GRANT CTXAPP to [schema-owner];
GRANT EXECUTE ON CTXSYS.CTX_CLS TO [schema-owner];
GRANT EXECUTE ON CTXSYS.CTX_DDL TO [schema-owner];
GRANT EXECUTE ON CTXSYS.CTX_DOC TO [schema-owner];
GRANT EXECUTE ON CTXSYS.CTX_OUTPUT TO [schema-owner];
GRANT EXECUTE ON CTXSYS.CTX_QUERY TO [schema-owner];
GRANT EXECUTE ON CTXSYS.CTX_REPORT TO [schema-owner];
GRANT EXECUTE ON CTXSYS.CTX_THES TO [schema-owner];
GRANT EXECUTE ON CTXSYS.CTX_ULEXER TO [schema-owner];

Step 2: Create the index on your BLOB table

create index hdocsx on [table-name]([blob-column]) indextype is ctxsys.context
  parameters ('filter ctxsys.auto_filter');

I used the auto-filter parameter as this is recommended for PDF documents, which is what we happened to be working with. Read the Oracle documentation to ensure you use the filter that is right for your requirements.

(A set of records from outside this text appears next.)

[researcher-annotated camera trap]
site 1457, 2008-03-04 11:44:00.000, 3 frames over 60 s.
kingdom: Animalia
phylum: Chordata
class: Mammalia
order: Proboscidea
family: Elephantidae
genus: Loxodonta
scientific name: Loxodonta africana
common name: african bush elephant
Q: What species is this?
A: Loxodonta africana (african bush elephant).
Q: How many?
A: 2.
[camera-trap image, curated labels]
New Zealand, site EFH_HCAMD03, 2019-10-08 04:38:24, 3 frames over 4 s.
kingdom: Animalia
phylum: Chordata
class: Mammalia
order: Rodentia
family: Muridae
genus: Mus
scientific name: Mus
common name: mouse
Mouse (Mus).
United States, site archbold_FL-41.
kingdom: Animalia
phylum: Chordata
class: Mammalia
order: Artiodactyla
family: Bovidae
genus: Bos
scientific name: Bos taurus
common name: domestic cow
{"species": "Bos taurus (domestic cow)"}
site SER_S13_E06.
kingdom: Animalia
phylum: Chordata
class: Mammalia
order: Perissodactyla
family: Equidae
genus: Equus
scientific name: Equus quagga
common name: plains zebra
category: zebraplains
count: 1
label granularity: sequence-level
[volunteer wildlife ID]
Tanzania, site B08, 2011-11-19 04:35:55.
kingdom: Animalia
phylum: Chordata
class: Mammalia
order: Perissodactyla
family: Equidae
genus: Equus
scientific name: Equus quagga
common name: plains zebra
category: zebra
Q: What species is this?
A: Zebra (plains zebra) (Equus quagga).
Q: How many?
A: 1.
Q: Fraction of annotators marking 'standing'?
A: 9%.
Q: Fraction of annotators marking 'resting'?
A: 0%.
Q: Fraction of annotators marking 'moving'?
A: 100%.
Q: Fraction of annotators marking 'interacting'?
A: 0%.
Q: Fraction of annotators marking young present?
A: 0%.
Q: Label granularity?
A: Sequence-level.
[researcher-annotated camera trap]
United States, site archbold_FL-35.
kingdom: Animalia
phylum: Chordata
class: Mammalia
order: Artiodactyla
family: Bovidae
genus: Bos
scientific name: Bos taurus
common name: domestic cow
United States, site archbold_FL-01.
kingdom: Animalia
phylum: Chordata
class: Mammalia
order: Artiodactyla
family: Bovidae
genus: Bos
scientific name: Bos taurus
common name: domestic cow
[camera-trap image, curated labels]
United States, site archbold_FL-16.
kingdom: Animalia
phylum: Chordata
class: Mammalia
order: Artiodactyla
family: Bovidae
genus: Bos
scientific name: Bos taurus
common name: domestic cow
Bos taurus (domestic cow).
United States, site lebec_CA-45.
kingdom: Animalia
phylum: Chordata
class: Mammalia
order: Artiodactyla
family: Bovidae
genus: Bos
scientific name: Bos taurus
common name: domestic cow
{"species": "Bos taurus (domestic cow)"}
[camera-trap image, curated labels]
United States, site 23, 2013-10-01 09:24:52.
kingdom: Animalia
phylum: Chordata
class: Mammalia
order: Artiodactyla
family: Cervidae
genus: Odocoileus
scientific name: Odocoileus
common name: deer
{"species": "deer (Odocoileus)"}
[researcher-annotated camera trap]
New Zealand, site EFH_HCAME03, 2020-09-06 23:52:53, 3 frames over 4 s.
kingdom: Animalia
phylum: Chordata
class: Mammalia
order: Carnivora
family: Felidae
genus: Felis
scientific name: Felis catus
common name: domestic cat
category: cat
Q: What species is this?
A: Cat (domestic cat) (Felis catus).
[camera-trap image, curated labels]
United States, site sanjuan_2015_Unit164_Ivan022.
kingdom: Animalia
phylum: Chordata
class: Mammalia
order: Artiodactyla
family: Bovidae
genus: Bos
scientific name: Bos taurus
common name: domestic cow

Important: ensure your table to be indexed has a primary key defined before you create your index or it will be unusable for some of the Oracle Text functions such as MARKUP or SNIPPET, for example.

Step 3: Create an APEX report page, with a regular Report Region on your BLOB table

You can now include Oracle Text functions such as CONTAINS. For example, with a blob field ‘CONTENTS’, and a form search field ‘:P1_SEARCH’, you could use

select file_name, doc_id, xxx, yyy

from BLOB_TABLE

where CONTAINS(contents,’:P1_SEARCH’)>0

Such a query would return any documents that contain the word or search term the user entered in the P1_SEARCH field. So simple, yet so powerful!

Declarative support for BLOBS  allows you to easily include a file download link for your documents.

Step 4: Create a marked up version of the document

My client wanted us to highlight the search terms within the document so that the user could easily see why the document was returned in the search results. To do this, I created a popup form that would open when the user would click on a ‘Preview’ link.

The popup form had a single Dynamic PL/SQL region, and a single (hidden) item containing the document’s ID. The PL/SQL region had the following Source:

declare

 v_clob_selected   CLOB;
 v_read_amount     integer;
 v_read_offset     integer;
 v_buffer          varchar2(32767);
 v_query           varchar(2000);
 v_cursor          integer;

 begin

   htp.p('<b>HTML version with highlighted terms</b>');

   begin
     ctx_doc.markup (index_name => 'IDX_DOCS',  -- name of Oracle Text index created in Step 2
                     textkey    => : P5_ID,      -- hidden item on page containing ID (primary key) of BLOB table
                     text_query => : P1_SEARCH,  -- item containing the term the user searched for on page 1
                     restab     => v_clob_selected,
                     starttag   => '<i><font color=red>',  -- I highlighted the terms in red, feel free to use any other style!
                     endtag     => '</font></i>');

     v_read_amount := 32767;
     v_read_offset := 1;
     begin
      loop
        dbms_lob.read(v_clob_selected,v_read_amount,v_read_offset,v_buffer);
        htp.p(v_buffer);
        v_read_offset := v_read_offset + v_read_amount;
        v_read_amount := 32767;
      end loop;
     exception
      when no_data_found then
         null;
     end;

     exception
      when others then
        null; --showHTMLdoc(p_id);
   end;
end;

As simple as that! This procedure converts the BLOB into HTML, with the search terms marked up. It does the best it can, and may not work well on ALL document types, but most of the PDFs we worked with rendered nicely.

One could also provide a ‘SNIPPET’ of information in the results list, using CTX_DOCS.SNIPPET, ¬†that would display a snippet containing the search term, so that a user could scan a larger result set without having to open each document.

More information on the Markup and Snippet functions can be found in Oracle Text Reference.